唐突に自らの身に異変を覚えたかの存在は、数年ぶりにその意識を覚醒させた。
「これは――何が起こっている?」
人の時間にして約10年。彼からすれば瞬きするくらいに短い時間ではあったが、気持ちよく寝ていたところを叩き起こされ、少々腹が立っていた。だからすぐさま自分を覚醒させた原因の追求にかかったのだが――
「……第七音素が引き寄せられている…のか?」
発生場所は確か人々が巡礼の目的で訪れる地だったと記憶していた。自分と契約者たる少女にとっての因縁の地。そこから彼へ影響を及ぼすほどの吸引力が発せられているのだ。しかも明らかに人為的なものである上に、引力は段々と強くなってきていて、このペースで際限なく強くなるなら不味い事になる。そんな彼の推測は悲しいかな的中していた。急に強くなる引力。

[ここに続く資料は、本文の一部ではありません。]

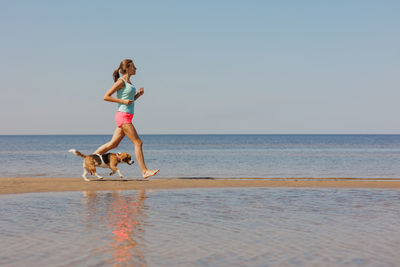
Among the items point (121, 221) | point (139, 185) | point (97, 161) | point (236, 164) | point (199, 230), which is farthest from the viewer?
point (236, 164)

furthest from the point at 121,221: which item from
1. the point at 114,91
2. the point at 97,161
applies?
the point at 97,161

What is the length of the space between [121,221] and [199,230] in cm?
115

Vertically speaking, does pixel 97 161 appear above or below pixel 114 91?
below

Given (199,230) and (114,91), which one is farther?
(114,91)

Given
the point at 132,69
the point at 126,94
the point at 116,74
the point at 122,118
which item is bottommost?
the point at 122,118

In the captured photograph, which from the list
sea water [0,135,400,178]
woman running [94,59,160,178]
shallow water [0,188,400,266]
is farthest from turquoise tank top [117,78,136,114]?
sea water [0,135,400,178]

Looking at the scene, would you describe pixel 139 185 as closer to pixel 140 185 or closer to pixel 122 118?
pixel 140 185

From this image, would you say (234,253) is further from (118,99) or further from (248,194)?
(118,99)

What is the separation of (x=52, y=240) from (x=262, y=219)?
2.73 meters

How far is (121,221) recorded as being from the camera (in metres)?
6.02

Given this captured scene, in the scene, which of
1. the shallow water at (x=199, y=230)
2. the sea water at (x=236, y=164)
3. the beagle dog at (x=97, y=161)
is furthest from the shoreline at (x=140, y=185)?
the sea water at (x=236, y=164)

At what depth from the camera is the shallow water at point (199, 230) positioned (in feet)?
13.9

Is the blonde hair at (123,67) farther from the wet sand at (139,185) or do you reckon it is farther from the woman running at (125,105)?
the wet sand at (139,185)

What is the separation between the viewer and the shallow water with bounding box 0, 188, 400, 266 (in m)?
4.24
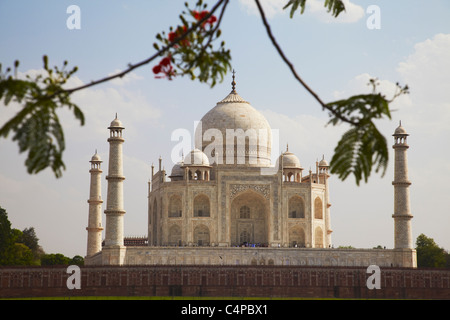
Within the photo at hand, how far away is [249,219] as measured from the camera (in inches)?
1683

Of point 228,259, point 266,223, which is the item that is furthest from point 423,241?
point 228,259

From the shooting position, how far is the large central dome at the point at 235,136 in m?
44.4

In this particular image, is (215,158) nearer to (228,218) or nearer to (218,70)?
(228,218)

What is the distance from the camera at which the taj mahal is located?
126 ft

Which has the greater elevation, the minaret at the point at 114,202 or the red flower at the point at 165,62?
the minaret at the point at 114,202

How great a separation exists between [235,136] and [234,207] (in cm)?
465

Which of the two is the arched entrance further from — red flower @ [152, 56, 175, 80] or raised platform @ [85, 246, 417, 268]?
red flower @ [152, 56, 175, 80]

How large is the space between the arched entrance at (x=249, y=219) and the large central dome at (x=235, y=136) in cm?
230

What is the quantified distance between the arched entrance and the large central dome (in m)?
2.30

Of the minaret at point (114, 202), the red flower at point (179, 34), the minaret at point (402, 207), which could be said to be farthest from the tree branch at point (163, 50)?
the minaret at point (402, 207)

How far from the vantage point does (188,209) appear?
4134 cm

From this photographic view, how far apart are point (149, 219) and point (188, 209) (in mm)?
5794

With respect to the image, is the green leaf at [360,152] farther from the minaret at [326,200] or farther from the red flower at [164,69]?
the minaret at [326,200]

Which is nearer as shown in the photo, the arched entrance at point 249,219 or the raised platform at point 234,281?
the raised platform at point 234,281
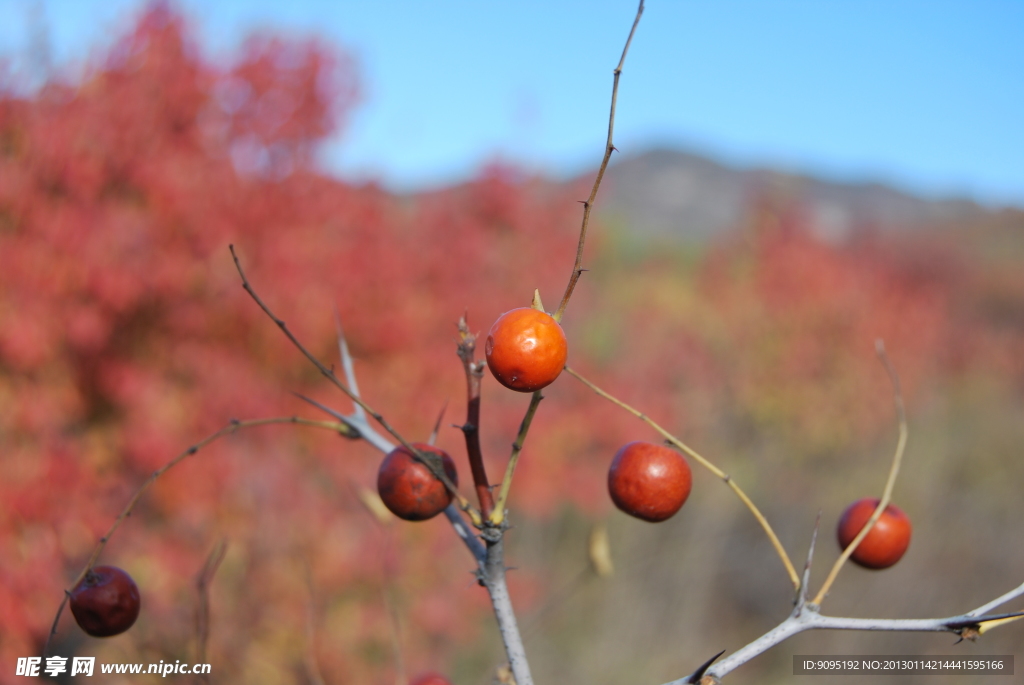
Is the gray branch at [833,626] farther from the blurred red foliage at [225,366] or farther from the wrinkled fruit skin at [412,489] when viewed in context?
the blurred red foliage at [225,366]

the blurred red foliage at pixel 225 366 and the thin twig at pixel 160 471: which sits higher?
the blurred red foliage at pixel 225 366

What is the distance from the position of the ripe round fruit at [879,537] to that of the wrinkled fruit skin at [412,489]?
1.47 ft

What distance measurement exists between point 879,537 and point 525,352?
49 centimetres

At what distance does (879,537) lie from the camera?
0.76 m

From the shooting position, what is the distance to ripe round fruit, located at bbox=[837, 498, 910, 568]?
2.49 ft

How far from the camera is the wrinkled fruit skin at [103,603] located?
0.68 m

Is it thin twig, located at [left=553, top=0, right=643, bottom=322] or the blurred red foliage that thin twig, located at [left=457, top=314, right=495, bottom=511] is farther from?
the blurred red foliage

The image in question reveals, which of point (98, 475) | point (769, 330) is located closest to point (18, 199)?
point (98, 475)

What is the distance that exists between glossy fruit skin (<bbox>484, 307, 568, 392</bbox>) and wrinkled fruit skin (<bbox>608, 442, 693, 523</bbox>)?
207 mm

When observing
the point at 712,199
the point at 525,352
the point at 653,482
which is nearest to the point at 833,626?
the point at 653,482

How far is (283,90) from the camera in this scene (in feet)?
13.9

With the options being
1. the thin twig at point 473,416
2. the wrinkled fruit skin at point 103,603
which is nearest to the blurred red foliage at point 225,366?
the wrinkled fruit skin at point 103,603

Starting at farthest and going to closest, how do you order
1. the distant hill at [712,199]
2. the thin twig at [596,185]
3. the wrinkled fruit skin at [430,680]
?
the distant hill at [712,199], the wrinkled fruit skin at [430,680], the thin twig at [596,185]

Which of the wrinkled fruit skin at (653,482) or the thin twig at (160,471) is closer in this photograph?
the thin twig at (160,471)
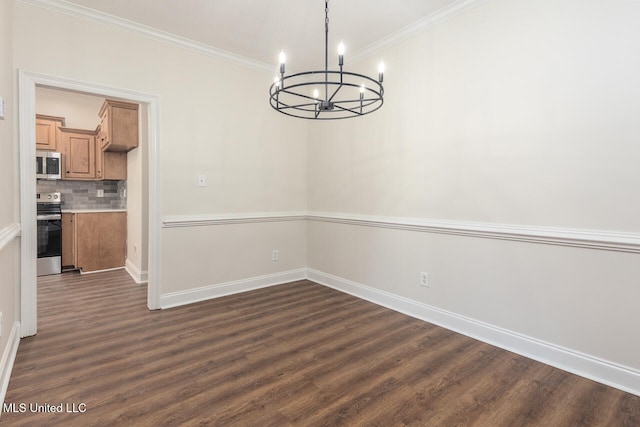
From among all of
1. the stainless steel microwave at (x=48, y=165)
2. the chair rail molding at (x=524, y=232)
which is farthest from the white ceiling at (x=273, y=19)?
the stainless steel microwave at (x=48, y=165)

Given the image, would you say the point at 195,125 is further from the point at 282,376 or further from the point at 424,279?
the point at 424,279

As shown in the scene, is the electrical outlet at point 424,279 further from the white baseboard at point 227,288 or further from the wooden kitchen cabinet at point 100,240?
the wooden kitchen cabinet at point 100,240

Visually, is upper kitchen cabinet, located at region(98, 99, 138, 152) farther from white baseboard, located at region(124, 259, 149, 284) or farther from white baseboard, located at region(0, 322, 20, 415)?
white baseboard, located at region(0, 322, 20, 415)

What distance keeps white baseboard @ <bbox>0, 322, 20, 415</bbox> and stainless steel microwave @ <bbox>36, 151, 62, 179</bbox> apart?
3.12 meters

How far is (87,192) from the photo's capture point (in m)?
5.34

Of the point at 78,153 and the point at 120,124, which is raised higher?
the point at 120,124

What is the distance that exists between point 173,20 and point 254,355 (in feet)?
9.50

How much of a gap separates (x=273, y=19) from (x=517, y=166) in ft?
7.64

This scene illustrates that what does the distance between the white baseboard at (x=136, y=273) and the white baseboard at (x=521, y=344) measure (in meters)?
2.75

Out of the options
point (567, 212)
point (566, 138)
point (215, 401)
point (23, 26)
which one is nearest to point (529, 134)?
point (566, 138)

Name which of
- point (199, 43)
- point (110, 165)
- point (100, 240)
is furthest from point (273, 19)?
point (100, 240)

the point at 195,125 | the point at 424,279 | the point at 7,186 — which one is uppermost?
the point at 195,125

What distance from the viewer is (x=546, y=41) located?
7.19 ft

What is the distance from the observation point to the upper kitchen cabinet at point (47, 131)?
475 cm
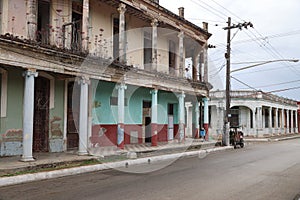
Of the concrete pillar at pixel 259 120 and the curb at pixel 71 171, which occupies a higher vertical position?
the concrete pillar at pixel 259 120

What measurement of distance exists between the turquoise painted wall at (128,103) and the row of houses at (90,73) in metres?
0.05

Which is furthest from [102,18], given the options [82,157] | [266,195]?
[266,195]

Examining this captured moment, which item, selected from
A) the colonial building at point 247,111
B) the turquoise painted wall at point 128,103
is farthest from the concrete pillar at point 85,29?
the colonial building at point 247,111

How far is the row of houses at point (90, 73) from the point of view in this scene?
11922 millimetres

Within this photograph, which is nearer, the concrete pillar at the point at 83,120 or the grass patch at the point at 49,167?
the grass patch at the point at 49,167

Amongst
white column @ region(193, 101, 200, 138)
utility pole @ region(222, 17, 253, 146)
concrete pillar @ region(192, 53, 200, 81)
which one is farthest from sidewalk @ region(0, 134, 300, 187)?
concrete pillar @ region(192, 53, 200, 81)

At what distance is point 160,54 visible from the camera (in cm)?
2141

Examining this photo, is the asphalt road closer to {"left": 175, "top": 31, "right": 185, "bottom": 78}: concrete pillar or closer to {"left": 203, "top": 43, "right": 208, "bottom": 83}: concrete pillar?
{"left": 175, "top": 31, "right": 185, "bottom": 78}: concrete pillar

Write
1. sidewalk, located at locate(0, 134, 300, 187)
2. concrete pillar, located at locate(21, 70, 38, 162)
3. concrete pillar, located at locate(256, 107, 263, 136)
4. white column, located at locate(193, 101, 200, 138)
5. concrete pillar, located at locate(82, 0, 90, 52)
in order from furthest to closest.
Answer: concrete pillar, located at locate(256, 107, 263, 136) → white column, located at locate(193, 101, 200, 138) → concrete pillar, located at locate(82, 0, 90, 52) → concrete pillar, located at locate(21, 70, 38, 162) → sidewalk, located at locate(0, 134, 300, 187)

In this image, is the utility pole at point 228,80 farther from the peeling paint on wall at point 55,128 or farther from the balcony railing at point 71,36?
the peeling paint on wall at point 55,128

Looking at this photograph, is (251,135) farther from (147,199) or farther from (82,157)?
(147,199)

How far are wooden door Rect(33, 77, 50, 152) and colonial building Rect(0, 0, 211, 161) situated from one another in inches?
1.7

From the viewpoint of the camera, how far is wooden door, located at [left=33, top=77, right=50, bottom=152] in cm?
1395

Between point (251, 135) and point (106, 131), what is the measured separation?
2343 cm
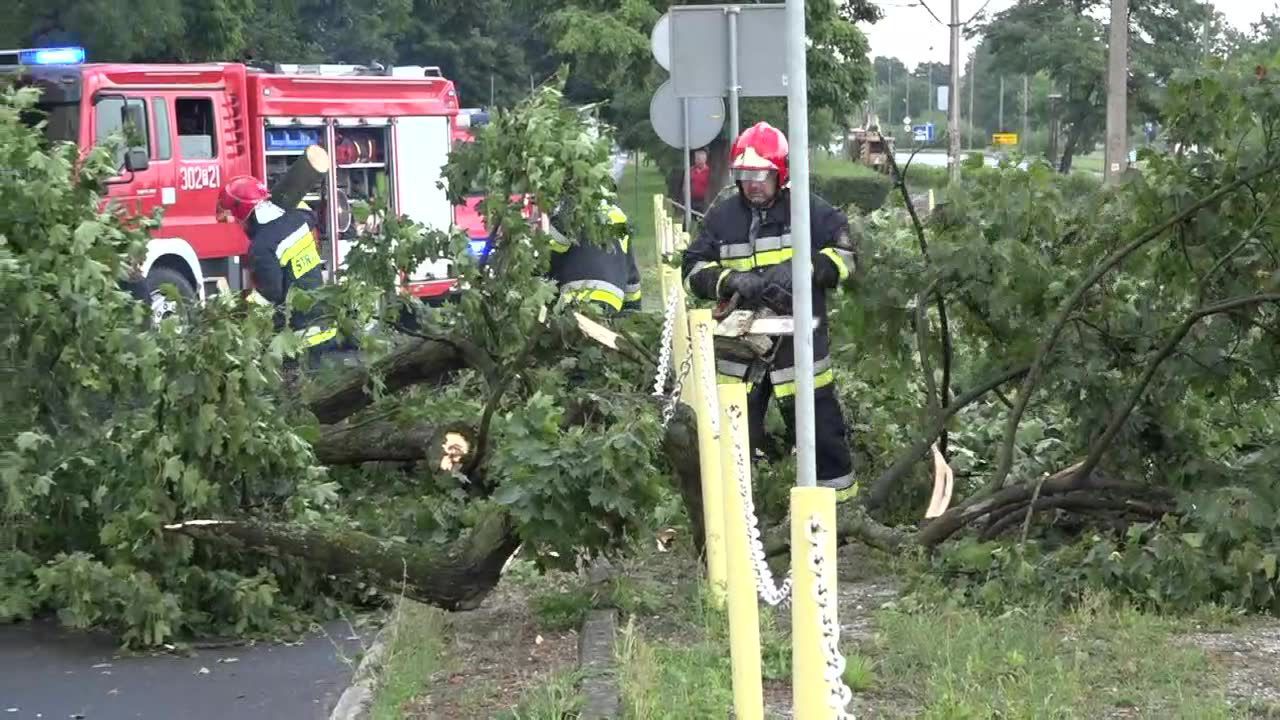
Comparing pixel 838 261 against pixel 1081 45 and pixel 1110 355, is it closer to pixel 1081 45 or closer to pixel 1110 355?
pixel 1110 355

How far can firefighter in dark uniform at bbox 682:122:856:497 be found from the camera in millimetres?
7977

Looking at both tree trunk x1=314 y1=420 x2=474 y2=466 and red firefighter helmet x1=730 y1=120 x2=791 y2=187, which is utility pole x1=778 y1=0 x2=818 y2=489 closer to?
tree trunk x1=314 y1=420 x2=474 y2=466

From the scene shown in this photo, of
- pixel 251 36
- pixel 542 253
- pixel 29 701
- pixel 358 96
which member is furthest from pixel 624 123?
pixel 29 701

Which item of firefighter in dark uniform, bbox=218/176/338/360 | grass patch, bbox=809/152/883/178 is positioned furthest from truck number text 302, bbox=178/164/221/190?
grass patch, bbox=809/152/883/178

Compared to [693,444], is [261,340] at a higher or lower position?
higher

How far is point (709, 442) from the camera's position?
6.33 metres

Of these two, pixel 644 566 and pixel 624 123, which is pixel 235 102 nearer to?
pixel 644 566

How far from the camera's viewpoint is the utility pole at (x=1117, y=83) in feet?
85.4

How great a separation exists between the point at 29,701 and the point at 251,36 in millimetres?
→ 29917

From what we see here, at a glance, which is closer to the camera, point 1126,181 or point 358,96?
point 1126,181

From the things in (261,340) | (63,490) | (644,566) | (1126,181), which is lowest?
(644,566)

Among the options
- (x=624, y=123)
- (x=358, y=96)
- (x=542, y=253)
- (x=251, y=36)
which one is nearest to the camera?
(x=542, y=253)

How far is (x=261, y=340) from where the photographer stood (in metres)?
6.69

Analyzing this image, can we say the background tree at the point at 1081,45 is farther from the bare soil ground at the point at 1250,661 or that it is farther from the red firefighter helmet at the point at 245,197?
the bare soil ground at the point at 1250,661
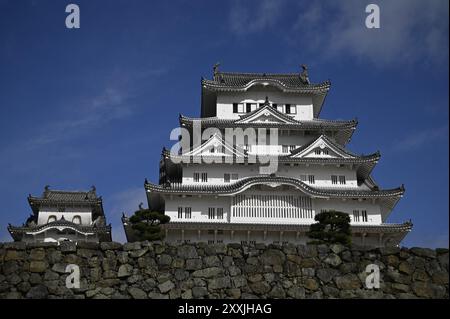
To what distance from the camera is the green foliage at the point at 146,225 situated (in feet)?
100

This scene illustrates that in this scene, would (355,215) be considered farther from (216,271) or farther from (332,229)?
(216,271)

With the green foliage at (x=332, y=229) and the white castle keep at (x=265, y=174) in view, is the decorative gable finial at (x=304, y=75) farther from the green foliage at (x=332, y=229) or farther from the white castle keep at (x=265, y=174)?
the green foliage at (x=332, y=229)

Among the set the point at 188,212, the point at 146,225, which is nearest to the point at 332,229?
the point at 146,225

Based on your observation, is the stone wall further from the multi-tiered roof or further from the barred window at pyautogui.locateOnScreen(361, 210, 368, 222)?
the multi-tiered roof

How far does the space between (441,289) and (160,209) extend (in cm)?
2853

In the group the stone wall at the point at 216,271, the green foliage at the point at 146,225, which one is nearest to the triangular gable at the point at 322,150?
the green foliage at the point at 146,225

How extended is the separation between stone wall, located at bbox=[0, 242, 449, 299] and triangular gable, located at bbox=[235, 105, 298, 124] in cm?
2850

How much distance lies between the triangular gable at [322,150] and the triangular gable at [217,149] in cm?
455

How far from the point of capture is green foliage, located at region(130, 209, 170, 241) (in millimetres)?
30484

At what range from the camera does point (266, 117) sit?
4284 cm

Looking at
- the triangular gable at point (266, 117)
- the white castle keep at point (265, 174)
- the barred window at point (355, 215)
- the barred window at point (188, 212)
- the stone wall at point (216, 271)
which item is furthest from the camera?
the triangular gable at point (266, 117)

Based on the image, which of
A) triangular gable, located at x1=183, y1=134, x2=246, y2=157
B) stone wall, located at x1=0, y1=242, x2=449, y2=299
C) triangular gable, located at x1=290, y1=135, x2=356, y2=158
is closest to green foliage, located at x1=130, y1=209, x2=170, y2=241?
triangular gable, located at x1=183, y1=134, x2=246, y2=157

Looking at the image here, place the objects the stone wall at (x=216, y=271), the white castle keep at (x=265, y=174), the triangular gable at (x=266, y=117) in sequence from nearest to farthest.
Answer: the stone wall at (x=216, y=271) < the white castle keep at (x=265, y=174) < the triangular gable at (x=266, y=117)

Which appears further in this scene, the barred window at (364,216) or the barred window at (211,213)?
the barred window at (364,216)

「――ッ! 直接介入する暇も与えてくれないのかよっ!?」
笑い事では済まされないほど強まった力に引っ張られないようにするのが精一杯。思わず威厳もへったくれも無い情けない声が漏れ出る。意識の核たる部分を留まらせることはできているのだが、それで精一杯。自らが引力の発生源をどうこうする余裕など無い。
「……仕方ない。あんまり気は進まねーけど――」
自分の力を狙う者に碌な人間がいない――無理やり手に入れようとする者ならなおさらの事だ――と知っていた彼は、かつて自分を助けてくれた者たちに届くことを願って自らを構成しているものの一部を地上へと降ろしたのだった。